牡蠣カバ丼

美紀がよく冷えたボトルとワイングラスを持ってきた。

ワイングラスで日本酒か。グラスのせいかものすごく芳醇な米の香りが感じられる。ワインと日本酒のいいとこどりみたいな酒だな。

「はい、牡蠣フライです」

大将がカラッと揚がった大ぶりの牡蠣フライ五つを皿にのせて持ってきた。キャベツの千切りとたっぷりのタルタルソースが添えられている。

ソースの瓶も置かれた。もちろん地元の馬居(うまい)ソースだ。ここのソースは果実や野菜の旨味が凝縮されているから美味いんだよな。ほどよい酸味がフライの衣を軽やかに感じさせてくれる。たっぷりつけてもくどくならない不思議なソースだ。

大ぶりの牡蠣フライはかなりの満足感がある。五つ食べればもう満腹だな。

「秀くん、ねえ、ちょっと秀くんてば。亜美の話ちゃんと聞いてるの?」

「聞いてるよ。何、機嫌損ねてるんだよ」

「だって前は一日に何度も連絡取りあっていたのに最近は亜美が携帯でおはようの挨拶送っても返事くれるの夕方とか夜だよ。仕事忙しいのはわかるけど、おはようなんて数秒でできるでしょ」

「ごめん。でも、俺、もともとそんなにマメな性格じゃないんだ。それに朝起きるの苦手でさ。会社に行く時間ギリギリだから携帯を見る間もないし、職場でそんなことしてたら先輩に怒られるよ」

「だけど亜美、不安なんだもん」

「………」

おやおや、後ろのカップルの雲行きが怪しくなってきた。せっかく久しぶりに会えたのに喧嘩なんてダメだよ。

「ふ~ん、そうなんだ。もうお皿空だね。秀くん。他には何か頼む?」

「う~ん。う~ん」

彼女はご機嫌斜めだし、料理の方もなくなってきたらしい。雰囲気悪いぞ。わかるよ~。チェーンの居酒屋さんよりちょっとお高いもんな。だから記念日デートで来たんだろ。でも、たくさん頼むと彼氏の財布がきついよな~。サラダと唐揚げじゃ若者の腹は膨れない。

やっぱ米だよな。米。うちの妻は美味しいものをお腹いっぱい食べると笑顔になる。喧嘩をして気まずい日も翌日ケーキを買って帰ると仲直りだしな。この店にケーキはないけど……。

「大将、牡蠣カバ丼ある?」

「はい。〆に召し上がります?」

「いや、俺はもう腹いっぱいなんだけどさ、お若い二人にこの浜松の美味しいものを紹介したくて」

「牡蠣カバ丼」は、浜名湖で養殖した牡蠣にうなぎのタレをたっぷりぬって焼き、丼ご飯にのせてトッピングに炒めた玉ねぎや刻み海苔をのせたものだ。美味しいに決まっている。

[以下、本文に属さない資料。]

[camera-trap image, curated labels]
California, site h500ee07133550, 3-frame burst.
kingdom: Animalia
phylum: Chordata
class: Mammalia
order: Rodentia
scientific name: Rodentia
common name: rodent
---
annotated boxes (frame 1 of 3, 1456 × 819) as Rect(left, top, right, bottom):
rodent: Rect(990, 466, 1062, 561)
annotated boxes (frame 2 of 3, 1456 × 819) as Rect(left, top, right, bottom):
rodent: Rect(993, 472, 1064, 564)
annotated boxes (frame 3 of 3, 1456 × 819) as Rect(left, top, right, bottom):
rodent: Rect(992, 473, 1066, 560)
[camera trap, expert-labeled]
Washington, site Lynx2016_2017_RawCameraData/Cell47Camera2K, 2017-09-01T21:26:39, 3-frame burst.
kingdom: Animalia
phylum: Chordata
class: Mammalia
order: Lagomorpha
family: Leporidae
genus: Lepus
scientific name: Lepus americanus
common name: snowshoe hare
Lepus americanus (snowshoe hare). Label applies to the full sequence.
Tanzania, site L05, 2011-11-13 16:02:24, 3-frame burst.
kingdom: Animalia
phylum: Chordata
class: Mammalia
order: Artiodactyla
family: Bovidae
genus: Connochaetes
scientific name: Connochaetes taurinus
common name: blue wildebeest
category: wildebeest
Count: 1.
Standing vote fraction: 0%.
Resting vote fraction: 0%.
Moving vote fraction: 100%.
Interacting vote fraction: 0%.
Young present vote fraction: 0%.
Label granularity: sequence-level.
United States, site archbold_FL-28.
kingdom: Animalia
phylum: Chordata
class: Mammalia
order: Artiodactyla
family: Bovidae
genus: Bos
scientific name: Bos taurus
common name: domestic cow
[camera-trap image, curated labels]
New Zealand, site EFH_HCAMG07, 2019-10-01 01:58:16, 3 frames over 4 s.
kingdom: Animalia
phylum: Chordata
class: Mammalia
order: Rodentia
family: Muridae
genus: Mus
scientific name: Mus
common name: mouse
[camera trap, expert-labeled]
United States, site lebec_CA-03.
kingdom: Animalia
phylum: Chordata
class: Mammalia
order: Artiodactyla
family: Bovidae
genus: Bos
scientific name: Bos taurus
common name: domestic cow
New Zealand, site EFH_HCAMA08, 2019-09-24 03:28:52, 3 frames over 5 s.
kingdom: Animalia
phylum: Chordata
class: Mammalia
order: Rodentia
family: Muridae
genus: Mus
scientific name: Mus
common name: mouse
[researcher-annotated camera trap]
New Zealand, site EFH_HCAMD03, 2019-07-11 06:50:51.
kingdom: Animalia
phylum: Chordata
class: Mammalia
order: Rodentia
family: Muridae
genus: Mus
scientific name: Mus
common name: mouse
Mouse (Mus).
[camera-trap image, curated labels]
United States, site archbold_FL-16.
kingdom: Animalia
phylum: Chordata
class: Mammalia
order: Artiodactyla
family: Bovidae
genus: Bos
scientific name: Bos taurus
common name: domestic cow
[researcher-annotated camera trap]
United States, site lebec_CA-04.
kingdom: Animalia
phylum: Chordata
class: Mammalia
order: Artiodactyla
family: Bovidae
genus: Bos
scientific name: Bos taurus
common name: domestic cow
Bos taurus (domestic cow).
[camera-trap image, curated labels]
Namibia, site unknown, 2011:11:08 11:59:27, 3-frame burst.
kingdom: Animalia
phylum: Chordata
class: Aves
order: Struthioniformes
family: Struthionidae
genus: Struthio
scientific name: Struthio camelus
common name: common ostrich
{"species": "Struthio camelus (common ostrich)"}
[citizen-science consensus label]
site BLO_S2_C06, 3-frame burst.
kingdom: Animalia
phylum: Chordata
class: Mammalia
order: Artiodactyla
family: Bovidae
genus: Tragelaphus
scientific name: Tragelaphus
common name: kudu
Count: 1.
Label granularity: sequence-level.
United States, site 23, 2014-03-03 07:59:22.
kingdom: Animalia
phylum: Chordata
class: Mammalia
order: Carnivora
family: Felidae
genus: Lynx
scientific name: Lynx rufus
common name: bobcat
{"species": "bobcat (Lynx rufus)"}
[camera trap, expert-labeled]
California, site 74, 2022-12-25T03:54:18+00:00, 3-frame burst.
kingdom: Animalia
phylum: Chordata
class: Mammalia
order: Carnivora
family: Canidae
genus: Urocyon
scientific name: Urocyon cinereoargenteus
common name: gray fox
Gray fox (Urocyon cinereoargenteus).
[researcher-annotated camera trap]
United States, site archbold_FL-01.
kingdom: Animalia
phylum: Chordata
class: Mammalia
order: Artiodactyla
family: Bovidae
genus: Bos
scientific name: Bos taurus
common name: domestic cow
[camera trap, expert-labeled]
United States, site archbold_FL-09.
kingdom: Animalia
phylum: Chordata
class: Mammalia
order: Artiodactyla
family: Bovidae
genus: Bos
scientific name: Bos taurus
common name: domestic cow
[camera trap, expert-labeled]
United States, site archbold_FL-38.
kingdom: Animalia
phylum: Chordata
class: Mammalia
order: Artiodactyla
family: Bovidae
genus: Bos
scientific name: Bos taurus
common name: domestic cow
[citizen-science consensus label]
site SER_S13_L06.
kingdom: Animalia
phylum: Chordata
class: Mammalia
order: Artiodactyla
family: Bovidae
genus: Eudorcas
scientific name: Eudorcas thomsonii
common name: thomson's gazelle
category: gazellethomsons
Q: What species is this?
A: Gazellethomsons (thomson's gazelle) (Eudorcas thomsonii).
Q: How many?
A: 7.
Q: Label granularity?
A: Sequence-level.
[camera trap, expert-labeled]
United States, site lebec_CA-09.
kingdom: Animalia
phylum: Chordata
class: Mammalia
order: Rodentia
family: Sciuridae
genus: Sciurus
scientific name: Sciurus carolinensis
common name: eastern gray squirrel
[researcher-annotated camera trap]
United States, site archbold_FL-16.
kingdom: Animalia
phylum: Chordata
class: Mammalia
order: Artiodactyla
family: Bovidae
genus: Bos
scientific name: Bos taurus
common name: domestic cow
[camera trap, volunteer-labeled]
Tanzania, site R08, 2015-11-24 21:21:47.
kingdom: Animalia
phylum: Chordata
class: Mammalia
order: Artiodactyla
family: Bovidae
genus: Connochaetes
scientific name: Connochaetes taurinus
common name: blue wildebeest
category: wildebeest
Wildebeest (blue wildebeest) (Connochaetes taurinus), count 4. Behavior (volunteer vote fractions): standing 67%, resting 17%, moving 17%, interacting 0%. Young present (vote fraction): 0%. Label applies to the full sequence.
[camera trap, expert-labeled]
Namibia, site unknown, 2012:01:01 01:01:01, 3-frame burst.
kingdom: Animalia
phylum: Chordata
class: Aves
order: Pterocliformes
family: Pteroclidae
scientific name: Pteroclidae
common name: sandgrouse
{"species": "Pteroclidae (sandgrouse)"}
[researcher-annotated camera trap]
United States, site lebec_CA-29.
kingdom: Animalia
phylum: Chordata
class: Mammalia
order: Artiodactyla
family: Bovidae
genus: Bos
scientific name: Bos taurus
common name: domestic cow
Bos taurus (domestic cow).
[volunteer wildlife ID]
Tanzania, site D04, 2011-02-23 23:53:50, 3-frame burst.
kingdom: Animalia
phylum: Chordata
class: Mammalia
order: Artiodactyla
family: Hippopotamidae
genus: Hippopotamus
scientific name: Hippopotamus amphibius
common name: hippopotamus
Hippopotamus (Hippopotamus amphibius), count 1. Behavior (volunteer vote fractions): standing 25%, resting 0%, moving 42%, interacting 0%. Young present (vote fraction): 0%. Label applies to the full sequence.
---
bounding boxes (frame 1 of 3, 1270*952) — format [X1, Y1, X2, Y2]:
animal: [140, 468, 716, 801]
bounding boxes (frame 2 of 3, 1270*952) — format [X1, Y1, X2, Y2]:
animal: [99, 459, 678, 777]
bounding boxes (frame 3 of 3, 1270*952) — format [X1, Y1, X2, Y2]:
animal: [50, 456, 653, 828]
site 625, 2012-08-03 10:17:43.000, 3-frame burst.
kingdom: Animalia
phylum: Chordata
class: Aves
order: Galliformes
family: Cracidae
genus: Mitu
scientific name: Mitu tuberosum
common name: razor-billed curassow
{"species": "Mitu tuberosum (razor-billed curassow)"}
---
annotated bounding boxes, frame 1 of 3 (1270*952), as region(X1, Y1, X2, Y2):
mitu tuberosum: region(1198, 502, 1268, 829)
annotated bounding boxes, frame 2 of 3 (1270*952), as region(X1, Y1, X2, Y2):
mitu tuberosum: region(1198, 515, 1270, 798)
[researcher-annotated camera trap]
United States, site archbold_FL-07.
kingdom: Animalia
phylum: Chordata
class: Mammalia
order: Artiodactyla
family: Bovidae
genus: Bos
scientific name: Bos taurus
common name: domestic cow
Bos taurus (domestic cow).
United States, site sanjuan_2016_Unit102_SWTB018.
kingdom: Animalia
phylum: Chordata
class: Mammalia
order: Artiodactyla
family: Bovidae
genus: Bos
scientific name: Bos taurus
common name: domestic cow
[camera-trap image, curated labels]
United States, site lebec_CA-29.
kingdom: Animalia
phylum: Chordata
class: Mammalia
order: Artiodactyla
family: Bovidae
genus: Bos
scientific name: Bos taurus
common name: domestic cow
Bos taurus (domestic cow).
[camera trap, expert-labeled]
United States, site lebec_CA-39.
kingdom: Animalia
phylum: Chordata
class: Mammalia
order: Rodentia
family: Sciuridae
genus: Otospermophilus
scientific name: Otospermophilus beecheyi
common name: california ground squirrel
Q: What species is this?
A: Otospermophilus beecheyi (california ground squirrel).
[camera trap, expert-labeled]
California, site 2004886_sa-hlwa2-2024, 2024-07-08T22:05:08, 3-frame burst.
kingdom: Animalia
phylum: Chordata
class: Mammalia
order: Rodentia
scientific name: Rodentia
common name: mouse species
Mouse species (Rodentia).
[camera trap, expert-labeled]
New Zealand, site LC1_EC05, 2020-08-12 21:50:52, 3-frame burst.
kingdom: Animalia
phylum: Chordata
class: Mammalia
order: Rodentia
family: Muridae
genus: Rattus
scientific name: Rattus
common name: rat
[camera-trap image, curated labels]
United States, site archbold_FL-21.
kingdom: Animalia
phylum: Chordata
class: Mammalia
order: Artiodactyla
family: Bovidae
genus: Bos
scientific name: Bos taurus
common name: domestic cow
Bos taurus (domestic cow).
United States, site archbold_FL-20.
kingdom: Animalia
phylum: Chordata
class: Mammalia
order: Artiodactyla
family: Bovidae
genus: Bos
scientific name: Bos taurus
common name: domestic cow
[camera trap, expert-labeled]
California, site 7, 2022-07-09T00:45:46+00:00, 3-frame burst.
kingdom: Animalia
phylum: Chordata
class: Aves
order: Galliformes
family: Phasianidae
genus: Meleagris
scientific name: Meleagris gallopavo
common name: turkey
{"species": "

最後におろし金でこれまた名産のミカンの皮を削ってかけるので濃厚なタレの香りのなかにも爽やかさを感じる。

「じゃあ、カウンターからのサンタさんってことで二人にだしてあげてよ。男の子の方はご飯多めで」

「分かりました」

微笑んで大将が調理にかかった。店内に立ち込めるかば焼きのタレの香り。あれ? ここ鰻あった?そんな声も聞こえてくるぐらいだ。

「牡蠣カバ丼です」

「え?……」

若い二人はお互いを見て、どちらからのサプライズでもないと分かると彼女の方が口を開いた。

「私たち、頼んでないですけど」

大将は俺を見ながら二人に説明した。

「カウンターのサンタさん、自称サンタさんからですよ」

「え~いいんですか~?」

「すっげ~美味そう。すいません、ありがとうございます」

「いえいえ、浜松の新しい名物丼です。ぜひ食べてみてください」

「はい、いただきます」

二人そろっていいお返事だ。いや~ちょっとですぎたマネしちゃったかな~。でも俺も若い頃は大人たちにたくさんご馳走になったからな~。それにせっかく来てくれた浜松で喧嘩なんてしてほしくない。